Ainsi donc, comme d’un côté il ne peut exister deux volontés dans un ménage, et que de l’autre, la voix décisive appartient à l’homme, il faut avouer que la marge accordée à la liberté de la femme y est bien grande, et bien faite pour nous convaincre de l’excellence de la thèse défendue par M. Sybel ; en effet, elle est libre de se conformer à l’opinion et à la volonté de son mari, que lui faut-il de plus ? Le second fait qui frappe dans le tableau poétique de cet Éden conjugal, c’est le luxe de réglementation qui y règne jusque dans ses moindres détails, c’est combien tout y est soigneusement prévu et fixé d’avance. La loi suprême de la division du travail n’y régit pas seulement les occupations des époux, elle délimite encore leur sphère intellectuelle et morale ; c’est le mari à qui il incombe de déterminer ce qui est juste et utile, c’est lui qui a le monopole du jugement logique et du raisonnement, tandis que la femme ne possède que la droiture de l’instinct, une connaissance intuitive des hommes. Si on s’enquiert de la cause qui rend ces catégories intellectuelles et morales aussi immuables que la situation juridique des époux, la réponse est péremptoire : « c’est parce que les femmes sont mères d’une autre façon que les hommes sont pères. » Nous en demandons pardon à M. Sybel, mais ce fait si simple et si décisif à son avis, ne nous semble pas aussi lucide qu’il le dit. Sur quoi est fondée l’assurance que l’accouchement et l’allaitement exercent une influence aussi tranchée sur l’intelligence, et détruisent nommément la faculté du raisonnement et de la logique ? La physiologie a-t-elle fait cette découverte, et la science l’a-t-elle comptée comme une loi de la nature ?

(Lignes d'un jeu de données de segmentation)
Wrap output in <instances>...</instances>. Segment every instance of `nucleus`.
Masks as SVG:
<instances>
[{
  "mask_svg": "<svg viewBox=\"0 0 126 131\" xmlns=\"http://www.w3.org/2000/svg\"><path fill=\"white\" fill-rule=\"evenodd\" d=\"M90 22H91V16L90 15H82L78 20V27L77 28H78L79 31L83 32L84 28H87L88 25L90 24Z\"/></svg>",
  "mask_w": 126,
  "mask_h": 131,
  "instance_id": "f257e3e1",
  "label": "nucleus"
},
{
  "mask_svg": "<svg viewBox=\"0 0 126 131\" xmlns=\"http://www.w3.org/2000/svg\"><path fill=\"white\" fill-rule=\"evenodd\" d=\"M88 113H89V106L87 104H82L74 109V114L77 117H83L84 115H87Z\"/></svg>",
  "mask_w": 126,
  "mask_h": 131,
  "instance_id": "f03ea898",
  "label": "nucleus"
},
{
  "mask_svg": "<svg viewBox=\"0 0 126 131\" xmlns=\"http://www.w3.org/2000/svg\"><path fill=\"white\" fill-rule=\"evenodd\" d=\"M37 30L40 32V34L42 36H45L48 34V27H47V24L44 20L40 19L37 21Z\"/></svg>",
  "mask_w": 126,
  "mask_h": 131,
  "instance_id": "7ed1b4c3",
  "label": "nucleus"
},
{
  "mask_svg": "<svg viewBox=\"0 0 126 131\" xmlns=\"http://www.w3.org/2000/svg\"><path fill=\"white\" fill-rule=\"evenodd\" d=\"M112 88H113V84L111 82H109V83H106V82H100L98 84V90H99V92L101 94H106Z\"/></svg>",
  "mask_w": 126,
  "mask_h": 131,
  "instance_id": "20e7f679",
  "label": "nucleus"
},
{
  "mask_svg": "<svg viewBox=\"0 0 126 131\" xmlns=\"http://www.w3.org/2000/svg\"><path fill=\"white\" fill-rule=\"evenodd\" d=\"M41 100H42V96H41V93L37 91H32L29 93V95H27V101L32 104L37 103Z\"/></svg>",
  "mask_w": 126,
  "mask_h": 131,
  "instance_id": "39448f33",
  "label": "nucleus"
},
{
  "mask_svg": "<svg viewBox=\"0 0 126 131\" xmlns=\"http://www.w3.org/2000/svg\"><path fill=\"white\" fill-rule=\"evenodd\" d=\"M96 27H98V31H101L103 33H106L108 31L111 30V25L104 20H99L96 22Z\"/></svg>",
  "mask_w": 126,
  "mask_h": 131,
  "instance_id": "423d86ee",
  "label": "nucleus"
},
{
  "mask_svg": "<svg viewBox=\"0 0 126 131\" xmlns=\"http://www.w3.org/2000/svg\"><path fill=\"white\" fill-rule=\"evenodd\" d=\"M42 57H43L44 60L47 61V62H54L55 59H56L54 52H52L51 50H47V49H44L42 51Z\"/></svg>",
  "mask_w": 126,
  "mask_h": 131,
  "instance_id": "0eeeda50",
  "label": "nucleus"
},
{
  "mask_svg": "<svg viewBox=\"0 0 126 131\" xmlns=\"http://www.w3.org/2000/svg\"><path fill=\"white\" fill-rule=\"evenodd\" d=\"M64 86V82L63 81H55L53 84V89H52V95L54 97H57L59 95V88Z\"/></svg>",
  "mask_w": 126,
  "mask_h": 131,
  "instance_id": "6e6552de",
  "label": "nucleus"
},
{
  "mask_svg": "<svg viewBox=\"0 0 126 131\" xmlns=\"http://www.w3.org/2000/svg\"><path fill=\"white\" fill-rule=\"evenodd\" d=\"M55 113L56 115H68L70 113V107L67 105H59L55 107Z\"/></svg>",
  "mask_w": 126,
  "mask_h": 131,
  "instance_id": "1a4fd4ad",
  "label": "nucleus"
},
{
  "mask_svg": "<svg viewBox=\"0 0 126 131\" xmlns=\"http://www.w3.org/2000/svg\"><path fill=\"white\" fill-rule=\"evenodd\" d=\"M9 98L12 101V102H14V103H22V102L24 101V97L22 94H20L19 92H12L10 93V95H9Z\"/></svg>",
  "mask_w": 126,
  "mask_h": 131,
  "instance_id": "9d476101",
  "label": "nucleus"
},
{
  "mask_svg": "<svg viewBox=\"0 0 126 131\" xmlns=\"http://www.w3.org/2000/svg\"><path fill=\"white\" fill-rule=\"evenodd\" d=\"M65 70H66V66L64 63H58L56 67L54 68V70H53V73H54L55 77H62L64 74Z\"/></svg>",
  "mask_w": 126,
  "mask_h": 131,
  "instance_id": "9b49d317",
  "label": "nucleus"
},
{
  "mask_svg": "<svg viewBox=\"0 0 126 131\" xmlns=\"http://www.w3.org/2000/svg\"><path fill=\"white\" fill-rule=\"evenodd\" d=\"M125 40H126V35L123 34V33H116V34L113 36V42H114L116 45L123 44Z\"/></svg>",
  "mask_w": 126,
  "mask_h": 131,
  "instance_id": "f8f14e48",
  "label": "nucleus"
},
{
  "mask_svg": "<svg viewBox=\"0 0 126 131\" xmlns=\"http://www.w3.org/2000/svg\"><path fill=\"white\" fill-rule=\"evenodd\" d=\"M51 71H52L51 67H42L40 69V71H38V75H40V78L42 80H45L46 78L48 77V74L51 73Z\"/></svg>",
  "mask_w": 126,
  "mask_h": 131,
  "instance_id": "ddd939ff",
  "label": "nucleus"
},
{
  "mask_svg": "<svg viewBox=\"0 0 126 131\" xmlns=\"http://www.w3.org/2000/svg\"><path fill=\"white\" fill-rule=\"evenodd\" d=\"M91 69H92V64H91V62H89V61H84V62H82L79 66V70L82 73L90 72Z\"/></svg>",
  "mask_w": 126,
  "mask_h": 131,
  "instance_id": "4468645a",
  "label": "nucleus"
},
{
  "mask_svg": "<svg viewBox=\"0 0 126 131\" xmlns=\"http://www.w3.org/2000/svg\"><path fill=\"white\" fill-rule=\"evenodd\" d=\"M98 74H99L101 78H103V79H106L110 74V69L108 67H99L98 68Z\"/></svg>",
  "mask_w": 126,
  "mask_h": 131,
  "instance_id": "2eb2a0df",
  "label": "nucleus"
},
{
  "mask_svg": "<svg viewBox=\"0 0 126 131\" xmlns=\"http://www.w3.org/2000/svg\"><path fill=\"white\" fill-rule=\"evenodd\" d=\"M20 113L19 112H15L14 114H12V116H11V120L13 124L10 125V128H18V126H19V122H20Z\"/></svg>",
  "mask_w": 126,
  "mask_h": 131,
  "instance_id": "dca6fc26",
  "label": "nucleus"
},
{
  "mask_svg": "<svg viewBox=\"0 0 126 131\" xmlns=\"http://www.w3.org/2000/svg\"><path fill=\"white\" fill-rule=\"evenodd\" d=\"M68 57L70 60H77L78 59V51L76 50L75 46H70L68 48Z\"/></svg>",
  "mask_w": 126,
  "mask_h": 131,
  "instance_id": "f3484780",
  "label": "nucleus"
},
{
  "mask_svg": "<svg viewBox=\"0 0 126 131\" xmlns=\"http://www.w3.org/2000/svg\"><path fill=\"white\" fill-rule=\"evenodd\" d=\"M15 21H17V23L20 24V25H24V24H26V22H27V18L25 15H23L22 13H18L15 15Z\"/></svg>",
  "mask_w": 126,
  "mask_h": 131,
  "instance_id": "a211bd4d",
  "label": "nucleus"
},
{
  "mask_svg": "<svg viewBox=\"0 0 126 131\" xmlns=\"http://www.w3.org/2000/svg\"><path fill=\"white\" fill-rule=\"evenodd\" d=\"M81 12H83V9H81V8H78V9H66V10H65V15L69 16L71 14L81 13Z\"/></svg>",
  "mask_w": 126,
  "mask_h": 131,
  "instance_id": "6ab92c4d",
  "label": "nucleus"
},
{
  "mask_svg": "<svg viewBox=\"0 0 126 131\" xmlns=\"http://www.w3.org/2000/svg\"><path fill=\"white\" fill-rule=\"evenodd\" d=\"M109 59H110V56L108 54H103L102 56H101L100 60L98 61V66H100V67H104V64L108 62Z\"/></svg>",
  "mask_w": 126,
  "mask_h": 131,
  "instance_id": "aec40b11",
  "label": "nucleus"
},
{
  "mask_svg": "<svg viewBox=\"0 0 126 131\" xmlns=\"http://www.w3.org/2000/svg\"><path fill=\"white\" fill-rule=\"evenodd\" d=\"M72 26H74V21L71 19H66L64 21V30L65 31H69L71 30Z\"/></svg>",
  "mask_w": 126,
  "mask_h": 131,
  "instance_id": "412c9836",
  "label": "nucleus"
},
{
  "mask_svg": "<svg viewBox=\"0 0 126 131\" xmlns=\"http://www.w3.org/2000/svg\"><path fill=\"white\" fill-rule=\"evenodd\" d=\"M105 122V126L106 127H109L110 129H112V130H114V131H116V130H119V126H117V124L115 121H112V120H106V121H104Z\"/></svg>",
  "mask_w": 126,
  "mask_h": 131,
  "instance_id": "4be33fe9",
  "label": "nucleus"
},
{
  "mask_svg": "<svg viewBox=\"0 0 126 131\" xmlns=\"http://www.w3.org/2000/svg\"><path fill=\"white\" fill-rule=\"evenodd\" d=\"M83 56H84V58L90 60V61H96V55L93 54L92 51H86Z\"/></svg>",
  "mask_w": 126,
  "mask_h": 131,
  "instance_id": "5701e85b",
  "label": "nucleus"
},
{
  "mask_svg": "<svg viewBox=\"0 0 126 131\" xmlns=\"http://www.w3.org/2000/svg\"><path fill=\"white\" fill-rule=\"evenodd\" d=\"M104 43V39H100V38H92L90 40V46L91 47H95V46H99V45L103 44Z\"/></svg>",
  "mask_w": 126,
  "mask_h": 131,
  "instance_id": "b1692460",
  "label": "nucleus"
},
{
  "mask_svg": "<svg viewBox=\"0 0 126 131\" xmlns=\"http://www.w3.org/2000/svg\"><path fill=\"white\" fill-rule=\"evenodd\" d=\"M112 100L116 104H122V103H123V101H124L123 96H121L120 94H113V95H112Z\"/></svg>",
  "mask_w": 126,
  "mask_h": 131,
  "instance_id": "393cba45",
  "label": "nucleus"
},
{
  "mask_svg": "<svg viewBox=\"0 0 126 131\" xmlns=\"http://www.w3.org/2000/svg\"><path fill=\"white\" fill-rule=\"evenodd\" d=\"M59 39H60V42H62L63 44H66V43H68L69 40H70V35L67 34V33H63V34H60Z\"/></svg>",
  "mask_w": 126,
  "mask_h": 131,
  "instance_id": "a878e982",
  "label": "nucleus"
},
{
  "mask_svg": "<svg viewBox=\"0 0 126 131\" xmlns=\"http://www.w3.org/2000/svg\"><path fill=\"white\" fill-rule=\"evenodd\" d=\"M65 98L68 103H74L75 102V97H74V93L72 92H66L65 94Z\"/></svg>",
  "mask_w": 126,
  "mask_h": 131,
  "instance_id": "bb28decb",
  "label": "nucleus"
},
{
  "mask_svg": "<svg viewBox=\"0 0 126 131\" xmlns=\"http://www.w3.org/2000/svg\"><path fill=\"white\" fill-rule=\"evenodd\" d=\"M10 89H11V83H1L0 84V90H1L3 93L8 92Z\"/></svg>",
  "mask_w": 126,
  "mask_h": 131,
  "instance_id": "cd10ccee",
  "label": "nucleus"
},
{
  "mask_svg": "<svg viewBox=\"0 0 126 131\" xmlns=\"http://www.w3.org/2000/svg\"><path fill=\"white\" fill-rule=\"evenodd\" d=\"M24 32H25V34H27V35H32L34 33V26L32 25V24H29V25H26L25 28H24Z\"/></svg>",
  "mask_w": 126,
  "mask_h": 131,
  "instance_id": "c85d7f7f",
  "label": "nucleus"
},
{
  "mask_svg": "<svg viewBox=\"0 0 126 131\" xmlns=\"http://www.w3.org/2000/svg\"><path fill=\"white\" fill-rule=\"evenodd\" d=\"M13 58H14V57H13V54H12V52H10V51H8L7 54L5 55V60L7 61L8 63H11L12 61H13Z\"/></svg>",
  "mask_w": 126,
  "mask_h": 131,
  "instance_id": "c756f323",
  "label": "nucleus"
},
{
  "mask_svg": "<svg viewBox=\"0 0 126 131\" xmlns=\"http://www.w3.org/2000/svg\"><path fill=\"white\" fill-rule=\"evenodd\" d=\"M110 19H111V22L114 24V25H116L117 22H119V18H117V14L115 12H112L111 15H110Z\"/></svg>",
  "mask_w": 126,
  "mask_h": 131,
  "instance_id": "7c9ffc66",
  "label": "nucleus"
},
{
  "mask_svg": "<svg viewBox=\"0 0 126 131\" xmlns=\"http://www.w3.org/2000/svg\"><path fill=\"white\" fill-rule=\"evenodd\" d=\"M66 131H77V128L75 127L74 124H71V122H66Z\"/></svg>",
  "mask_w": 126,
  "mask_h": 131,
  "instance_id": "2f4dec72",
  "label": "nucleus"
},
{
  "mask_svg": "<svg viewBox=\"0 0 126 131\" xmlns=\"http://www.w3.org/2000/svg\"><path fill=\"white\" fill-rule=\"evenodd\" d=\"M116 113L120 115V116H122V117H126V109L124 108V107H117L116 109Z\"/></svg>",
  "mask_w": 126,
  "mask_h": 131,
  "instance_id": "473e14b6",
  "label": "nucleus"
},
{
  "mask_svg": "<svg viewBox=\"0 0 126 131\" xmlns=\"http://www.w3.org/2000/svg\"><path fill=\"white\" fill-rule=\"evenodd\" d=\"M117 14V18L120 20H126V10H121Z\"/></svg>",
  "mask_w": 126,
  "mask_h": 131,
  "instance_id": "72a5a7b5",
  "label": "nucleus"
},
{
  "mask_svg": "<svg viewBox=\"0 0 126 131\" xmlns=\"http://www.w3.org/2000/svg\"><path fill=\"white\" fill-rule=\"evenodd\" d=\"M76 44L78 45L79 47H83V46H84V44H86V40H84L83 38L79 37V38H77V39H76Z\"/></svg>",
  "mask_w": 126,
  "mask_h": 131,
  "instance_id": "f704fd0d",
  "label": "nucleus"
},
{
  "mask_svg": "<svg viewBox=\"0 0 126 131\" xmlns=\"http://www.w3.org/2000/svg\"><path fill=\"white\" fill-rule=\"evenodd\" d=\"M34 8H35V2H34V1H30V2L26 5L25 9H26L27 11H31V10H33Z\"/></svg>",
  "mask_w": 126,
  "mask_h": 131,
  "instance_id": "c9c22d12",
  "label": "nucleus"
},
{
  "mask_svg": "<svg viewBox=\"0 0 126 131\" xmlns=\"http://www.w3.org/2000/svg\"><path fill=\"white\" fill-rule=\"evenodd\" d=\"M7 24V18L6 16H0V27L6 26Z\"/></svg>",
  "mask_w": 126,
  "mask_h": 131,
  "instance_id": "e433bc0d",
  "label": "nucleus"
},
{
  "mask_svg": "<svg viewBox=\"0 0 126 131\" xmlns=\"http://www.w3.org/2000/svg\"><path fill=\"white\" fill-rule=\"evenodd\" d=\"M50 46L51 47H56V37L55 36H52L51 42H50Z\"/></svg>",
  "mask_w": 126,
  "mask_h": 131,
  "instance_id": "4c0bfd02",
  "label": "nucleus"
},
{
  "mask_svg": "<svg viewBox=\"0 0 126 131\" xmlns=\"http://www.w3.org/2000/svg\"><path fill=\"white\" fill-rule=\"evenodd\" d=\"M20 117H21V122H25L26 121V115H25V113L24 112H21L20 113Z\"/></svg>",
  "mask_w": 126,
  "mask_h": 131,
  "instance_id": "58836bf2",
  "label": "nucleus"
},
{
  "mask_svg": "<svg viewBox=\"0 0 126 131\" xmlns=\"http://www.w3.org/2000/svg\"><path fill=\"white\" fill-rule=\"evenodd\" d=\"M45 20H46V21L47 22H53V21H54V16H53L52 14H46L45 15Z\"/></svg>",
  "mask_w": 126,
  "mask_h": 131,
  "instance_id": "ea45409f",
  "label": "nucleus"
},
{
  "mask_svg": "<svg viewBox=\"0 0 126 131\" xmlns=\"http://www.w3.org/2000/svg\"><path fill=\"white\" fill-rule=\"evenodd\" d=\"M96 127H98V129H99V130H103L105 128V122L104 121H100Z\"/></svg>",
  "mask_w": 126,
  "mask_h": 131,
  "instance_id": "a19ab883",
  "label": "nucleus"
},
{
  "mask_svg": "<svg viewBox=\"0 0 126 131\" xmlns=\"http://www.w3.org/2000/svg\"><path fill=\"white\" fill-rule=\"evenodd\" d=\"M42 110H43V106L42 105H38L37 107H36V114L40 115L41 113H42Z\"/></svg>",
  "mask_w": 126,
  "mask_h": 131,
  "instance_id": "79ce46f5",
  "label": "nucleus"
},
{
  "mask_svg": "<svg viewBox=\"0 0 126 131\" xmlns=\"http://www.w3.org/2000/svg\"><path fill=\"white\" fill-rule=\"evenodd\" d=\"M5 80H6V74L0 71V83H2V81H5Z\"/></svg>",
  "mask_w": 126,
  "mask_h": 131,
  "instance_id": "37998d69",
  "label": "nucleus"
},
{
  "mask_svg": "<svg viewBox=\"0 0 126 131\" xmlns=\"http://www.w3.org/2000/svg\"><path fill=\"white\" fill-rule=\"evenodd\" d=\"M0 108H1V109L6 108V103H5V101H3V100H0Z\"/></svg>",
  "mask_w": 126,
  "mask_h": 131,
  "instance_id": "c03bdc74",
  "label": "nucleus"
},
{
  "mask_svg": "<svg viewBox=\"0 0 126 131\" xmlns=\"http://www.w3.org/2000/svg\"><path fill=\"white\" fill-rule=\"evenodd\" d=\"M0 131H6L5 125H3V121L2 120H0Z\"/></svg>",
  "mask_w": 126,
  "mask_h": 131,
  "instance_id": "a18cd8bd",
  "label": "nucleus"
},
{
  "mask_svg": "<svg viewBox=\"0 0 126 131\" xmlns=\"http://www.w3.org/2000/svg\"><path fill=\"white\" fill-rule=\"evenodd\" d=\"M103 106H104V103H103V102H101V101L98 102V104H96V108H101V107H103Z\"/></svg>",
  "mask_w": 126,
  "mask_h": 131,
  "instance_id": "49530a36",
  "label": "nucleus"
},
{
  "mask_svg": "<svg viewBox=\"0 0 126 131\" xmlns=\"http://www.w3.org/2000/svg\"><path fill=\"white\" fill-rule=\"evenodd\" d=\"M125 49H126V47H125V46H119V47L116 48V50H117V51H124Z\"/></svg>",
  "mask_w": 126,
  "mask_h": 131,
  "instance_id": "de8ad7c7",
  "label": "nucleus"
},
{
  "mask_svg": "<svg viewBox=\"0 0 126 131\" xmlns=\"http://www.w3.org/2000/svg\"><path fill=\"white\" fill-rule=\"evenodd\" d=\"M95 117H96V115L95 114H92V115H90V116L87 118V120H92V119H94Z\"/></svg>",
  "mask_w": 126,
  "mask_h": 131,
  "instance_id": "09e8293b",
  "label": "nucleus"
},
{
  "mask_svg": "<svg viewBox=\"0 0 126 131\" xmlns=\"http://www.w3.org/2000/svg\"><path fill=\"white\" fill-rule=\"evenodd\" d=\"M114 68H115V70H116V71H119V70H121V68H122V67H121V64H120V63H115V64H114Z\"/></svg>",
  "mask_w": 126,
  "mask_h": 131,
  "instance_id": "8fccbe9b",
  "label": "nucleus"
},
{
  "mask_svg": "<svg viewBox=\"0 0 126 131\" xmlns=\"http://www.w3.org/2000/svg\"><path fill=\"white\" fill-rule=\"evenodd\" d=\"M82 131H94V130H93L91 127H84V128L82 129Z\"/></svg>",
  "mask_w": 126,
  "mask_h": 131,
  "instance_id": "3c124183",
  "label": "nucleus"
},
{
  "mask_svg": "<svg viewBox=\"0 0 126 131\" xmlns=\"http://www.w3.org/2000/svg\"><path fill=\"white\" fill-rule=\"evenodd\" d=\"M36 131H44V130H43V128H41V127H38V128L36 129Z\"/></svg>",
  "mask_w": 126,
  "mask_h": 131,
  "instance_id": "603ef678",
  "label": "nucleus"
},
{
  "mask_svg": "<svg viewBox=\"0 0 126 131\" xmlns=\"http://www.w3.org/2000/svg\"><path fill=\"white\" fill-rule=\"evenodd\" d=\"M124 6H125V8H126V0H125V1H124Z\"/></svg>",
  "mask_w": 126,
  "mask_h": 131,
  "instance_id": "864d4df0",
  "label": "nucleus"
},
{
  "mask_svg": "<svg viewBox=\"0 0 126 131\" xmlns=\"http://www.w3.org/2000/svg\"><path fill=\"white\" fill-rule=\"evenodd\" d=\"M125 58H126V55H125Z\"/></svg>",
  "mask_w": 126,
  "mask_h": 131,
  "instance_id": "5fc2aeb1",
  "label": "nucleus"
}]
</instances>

...

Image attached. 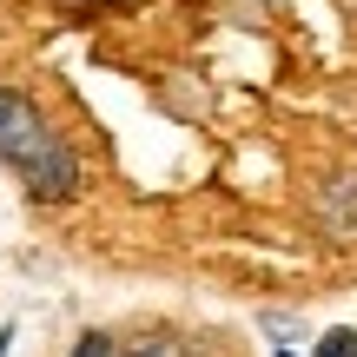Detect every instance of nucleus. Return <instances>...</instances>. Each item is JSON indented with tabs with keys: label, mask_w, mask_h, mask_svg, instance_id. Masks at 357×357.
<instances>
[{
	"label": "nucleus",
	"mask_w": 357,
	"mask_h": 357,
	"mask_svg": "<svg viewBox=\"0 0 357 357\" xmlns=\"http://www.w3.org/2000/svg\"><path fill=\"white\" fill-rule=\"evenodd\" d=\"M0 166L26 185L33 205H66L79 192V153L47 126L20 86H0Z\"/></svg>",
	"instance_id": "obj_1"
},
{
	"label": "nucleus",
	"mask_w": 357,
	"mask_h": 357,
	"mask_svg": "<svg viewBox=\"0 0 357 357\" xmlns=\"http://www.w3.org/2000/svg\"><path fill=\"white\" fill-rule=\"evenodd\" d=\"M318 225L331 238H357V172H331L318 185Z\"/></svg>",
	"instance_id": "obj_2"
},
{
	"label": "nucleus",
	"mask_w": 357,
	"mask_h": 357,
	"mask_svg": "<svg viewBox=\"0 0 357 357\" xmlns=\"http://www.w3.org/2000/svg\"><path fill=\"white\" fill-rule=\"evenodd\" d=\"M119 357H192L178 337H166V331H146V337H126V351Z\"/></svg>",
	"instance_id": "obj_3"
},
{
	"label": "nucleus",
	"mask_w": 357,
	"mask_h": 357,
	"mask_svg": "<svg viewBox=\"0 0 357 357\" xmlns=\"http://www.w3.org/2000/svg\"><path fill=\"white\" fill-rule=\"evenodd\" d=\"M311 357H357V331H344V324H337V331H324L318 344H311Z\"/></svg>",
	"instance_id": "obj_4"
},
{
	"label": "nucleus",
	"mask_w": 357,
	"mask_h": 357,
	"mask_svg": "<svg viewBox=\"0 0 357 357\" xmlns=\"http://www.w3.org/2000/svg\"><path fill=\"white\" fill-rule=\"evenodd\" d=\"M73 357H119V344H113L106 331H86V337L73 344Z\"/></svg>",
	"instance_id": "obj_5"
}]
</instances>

• **Consigne écrite 1**: Comment traduire en anglais la phrase « Nous en demandons pardon à M. Sybel, mais ce fait si simple et si décisif à son avis, ne nous semble pas aussi lucide qu'il le dit. », tirée de l'extrait sur la thèse de M. Sybel ?
• **Consigne écrite 2**: Pouvez-vous poursuivre l'extrait sur la thèse de M. Sybel à partir de sa dernière phrase ?
Les enregistrements n'interviennent en rien ici.

• **Réponse 1**: We beg M. Sybel's pardon, but this fact, so simple and so decisive in his view, does not seem to us as clear as he says.

• **Réponse 2**:
M. Sybel affirme ensuite que la situation juridique des époux est déterminée, une fois pour toutes, par la nature, sans que la volonté humaine, les talents personnels où les progrès du temps puissent se modifier, et ici encore, sa pensée véritable nous échappe. Autant que nous sachions, on ne donne le nom de loi immuable de la nature qu’à une série de phénomènes identiques, ne souffrant pas d’exceptions. Ainsi, lorsqu’on dit que la mortalité est une de ces lois immuables, ou qu’on range dans ce nombre la succession des saisons, c’est parce que ces phénomènes se reproduisent toujours de la même manière et qu’on ne peut citer aucune exception à ces règles. Or, peut-on affirmer qu’il n’existe pas de couples mariés, dans notre état de civilisation, où la division de travail et les rapports des époux ne soient complètement opposés à la peinture de M. Sybel ? N’en trouve-t-on pas où la femme travaille et pourvoit à l’entretien de la famille, tandis que le mari se livre à la fainéantise et à la débauche, où la femme possède et inculque à ses enfants la notion du juste et de l’utile, tandis que le père de famille ne connaît que celle de l’égoïsme ou de l’immoralité ? N’en voit-on pas d’autres où le mari manque de caractère et d’intelligence, et où le jugement logique et le raisonnement sont du domaine exclusif de la femme ? Enfin, n’y en a-t-il pas un nombre infini où les deux époux sont également obligés de travailler, de se guider et de se préserver dans le tumulte du monde ? Comment concilier ces faits si simples et si décisifs avec les lois immuables proclamées par M. Sybel ? Et comment peuvent-ils se produire et se multiplier en dépit de ces lois ? D’un autre côté, si nous trouvons dans le présent un si grand nombre d’exceptions à ces lois, pouvons-nous affirmer que leur action, si impuissante aujourd’hui, empêchera toute modification des rapports conjugaux dans l’avenir ? Il est possible, toutefois, que M. Sybel n’ait eu en vue que les classes aisées de la société, et que ce soit uniquement vis-à-vis d’elles que la nature devienne immuable ; qu’elle tolère dans les classes inférieures le labeur manuel, et ne réserve ses rigueurs que pour les couples plus fortunés. En ce cas, il serait curieux de savoir le cens qu’elle exige pour devenir immuable. Quelle est la position sociale ou l’état de fortune où commence son action, et passé quelle limite d’aisance la volonté humaine et les talents personnels ne peuvent-ils rien changer à la situation des époux ?
Et ici surgit encore un problème des plus curieux : si la cause de la subordination des femmes et de leur manque de logique tient uniquement à l’acte qui les rend mères, qu’en est-il de celles qui n’ont pas d’enfants ? Sont-elles capables de raisonner, de distinguer le juste et l’utile ?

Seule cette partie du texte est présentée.